Text segment
Sugarman and Serendipity

On Friday I had lunch with a friend who collects cameras. He has just had a video released about his passion.  “The Collector.” You should watch it. He closes by saying “if I die it doesn’t matter, I did something that I love.”

So did Rodriguez, I thought.

My friend asked what I was doing in Cape Town. “ A conference?”

 “Oh, no. I came to see a concert.” I paused; “Rodriguez” I said, looking for a hint of recognition from the other seventy-year-old dreamer.

I flew down to Cape Town on Thursday for the concert by Sixto Rodriguez. I am not a concert junkie, but this was one I had to attend.

I had heard reports that his previous concerts were awesome.  But I did not know what to expect. I did not know how he would respond to the audience; when he recorded “Cold Fact” he used to play in bars with his back to the audience. I did not know how much he would talk. No one had said anything about that detail. After all, he was our poet, and we needed to hear words from him.

The curtain dropped after the supporting act by Newton’s Second Law and revealed Rodriguez in the centre of the stage, floppy black hat covering a lined faced hidden behind tinted black-rimmed glasses. A worn black jacket hung loosely off his shoulders and a blurred black and white scarf hung in front, covering his black vest. He held an acoustic guitar and starting strumming immediately. He launched into his first song. It was the last concert of his South African tour. Three days after the close of his concert the film gods will be meeting in Hollywood to decide if the film about him, “Searching for Sugarman” warrants an Oscar for the brilliant documentary about a story of hope and dreams. About passion and love for music.

Extracted material
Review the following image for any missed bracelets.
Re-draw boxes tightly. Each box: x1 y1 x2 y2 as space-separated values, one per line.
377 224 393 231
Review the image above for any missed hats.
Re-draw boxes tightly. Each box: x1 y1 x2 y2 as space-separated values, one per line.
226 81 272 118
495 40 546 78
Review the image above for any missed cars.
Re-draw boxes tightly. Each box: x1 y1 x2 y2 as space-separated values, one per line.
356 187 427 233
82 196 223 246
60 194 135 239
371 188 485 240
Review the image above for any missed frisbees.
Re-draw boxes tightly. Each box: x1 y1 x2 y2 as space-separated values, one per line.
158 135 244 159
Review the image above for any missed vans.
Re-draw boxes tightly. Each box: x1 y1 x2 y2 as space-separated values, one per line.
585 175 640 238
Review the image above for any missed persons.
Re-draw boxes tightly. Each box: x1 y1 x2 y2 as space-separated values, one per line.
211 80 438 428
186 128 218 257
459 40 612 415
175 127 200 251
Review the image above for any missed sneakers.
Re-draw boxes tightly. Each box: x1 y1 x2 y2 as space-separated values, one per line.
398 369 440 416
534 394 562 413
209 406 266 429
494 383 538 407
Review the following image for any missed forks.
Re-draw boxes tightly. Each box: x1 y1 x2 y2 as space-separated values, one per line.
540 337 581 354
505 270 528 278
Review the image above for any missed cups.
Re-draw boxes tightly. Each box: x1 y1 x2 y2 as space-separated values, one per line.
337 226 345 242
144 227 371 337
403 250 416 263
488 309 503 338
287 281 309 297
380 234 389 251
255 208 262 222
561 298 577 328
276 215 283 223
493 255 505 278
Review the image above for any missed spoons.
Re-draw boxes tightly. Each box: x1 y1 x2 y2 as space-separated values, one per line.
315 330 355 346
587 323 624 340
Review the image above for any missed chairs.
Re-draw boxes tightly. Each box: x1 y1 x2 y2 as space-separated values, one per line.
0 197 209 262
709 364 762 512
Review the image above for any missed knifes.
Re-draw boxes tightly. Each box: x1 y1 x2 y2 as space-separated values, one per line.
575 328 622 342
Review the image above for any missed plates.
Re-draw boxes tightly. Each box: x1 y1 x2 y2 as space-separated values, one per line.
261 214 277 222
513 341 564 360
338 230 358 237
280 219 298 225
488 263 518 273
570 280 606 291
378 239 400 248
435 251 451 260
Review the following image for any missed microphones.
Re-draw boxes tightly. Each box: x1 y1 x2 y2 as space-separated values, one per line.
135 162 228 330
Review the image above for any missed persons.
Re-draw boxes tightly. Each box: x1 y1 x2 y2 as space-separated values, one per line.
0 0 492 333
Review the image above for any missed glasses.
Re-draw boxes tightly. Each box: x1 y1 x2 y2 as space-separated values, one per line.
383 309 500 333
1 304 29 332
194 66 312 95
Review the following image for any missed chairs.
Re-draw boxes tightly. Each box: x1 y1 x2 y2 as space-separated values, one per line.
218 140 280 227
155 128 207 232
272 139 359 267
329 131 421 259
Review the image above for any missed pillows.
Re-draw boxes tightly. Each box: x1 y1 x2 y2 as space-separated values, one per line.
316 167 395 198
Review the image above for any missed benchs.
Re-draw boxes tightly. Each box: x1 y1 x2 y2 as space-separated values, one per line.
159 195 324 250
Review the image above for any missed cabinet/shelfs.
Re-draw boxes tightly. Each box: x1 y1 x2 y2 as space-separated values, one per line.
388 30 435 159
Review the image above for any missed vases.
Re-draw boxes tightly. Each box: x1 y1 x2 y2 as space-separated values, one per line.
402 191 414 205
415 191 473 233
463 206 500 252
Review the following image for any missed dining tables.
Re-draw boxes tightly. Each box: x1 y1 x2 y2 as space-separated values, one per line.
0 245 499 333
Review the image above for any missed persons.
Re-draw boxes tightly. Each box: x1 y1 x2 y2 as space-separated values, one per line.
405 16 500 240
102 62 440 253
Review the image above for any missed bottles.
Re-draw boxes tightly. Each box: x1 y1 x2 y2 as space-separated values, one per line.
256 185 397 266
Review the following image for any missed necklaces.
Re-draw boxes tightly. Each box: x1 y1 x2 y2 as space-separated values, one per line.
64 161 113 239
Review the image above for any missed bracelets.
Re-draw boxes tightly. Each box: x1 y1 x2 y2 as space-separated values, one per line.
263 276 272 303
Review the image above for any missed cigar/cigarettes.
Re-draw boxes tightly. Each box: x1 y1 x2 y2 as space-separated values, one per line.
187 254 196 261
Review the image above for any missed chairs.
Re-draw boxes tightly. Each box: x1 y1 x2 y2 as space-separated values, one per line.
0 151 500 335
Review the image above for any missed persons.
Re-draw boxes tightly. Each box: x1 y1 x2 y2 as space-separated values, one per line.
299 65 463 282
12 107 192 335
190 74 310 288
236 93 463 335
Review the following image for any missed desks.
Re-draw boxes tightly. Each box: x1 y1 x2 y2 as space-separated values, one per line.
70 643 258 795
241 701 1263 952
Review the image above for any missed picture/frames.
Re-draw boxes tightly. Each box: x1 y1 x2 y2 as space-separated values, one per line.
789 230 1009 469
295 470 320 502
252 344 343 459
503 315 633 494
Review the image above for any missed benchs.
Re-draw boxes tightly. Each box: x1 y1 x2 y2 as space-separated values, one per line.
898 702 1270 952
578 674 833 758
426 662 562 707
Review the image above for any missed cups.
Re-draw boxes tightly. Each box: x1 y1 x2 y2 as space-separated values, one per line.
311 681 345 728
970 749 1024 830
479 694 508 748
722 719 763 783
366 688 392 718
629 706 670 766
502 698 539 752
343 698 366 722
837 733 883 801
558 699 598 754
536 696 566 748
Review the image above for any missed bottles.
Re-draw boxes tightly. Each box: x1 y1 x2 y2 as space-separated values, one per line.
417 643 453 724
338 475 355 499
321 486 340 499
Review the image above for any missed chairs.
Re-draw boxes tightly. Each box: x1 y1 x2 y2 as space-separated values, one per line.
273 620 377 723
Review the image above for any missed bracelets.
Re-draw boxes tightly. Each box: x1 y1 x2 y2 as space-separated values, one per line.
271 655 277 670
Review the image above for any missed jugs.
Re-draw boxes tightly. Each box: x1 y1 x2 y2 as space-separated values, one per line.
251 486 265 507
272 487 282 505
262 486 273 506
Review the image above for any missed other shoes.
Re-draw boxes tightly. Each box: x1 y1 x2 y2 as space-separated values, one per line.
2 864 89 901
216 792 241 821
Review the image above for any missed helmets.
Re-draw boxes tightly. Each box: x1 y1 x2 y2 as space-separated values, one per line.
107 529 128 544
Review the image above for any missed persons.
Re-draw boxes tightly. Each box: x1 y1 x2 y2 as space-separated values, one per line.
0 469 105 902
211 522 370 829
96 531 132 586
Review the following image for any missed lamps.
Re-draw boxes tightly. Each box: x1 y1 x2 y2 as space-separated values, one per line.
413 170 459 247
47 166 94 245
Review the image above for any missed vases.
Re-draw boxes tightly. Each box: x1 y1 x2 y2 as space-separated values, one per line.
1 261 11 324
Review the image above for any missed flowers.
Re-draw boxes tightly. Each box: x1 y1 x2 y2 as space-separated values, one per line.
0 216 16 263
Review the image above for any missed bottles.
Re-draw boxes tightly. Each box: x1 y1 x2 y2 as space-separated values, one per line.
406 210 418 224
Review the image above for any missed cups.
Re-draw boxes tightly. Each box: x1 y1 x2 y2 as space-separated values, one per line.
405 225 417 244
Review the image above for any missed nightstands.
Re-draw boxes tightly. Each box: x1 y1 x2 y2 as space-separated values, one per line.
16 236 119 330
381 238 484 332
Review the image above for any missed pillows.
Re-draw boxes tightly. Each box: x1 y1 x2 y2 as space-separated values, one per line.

Task set
(1) In the concert account, rewrite the paragraph beginning "I had heard reports that his previous concerts were awesome" as a shorter paragraph that keeps its main facts.
(2) According to the concert account, which supporting act performed before Rodriguez took the stage?

Solutions per task
(1) I had heard his earlier concerts were awesome, but I did not know what to expect. I was unsure how he would respond to the audience, since he played in bars with his back to the audience when he recorded "Cold Fact." I also did not know how much he would talk, a detail no one had mentioned. As our poet, he needed to be heard.

(2) Newton's Second Law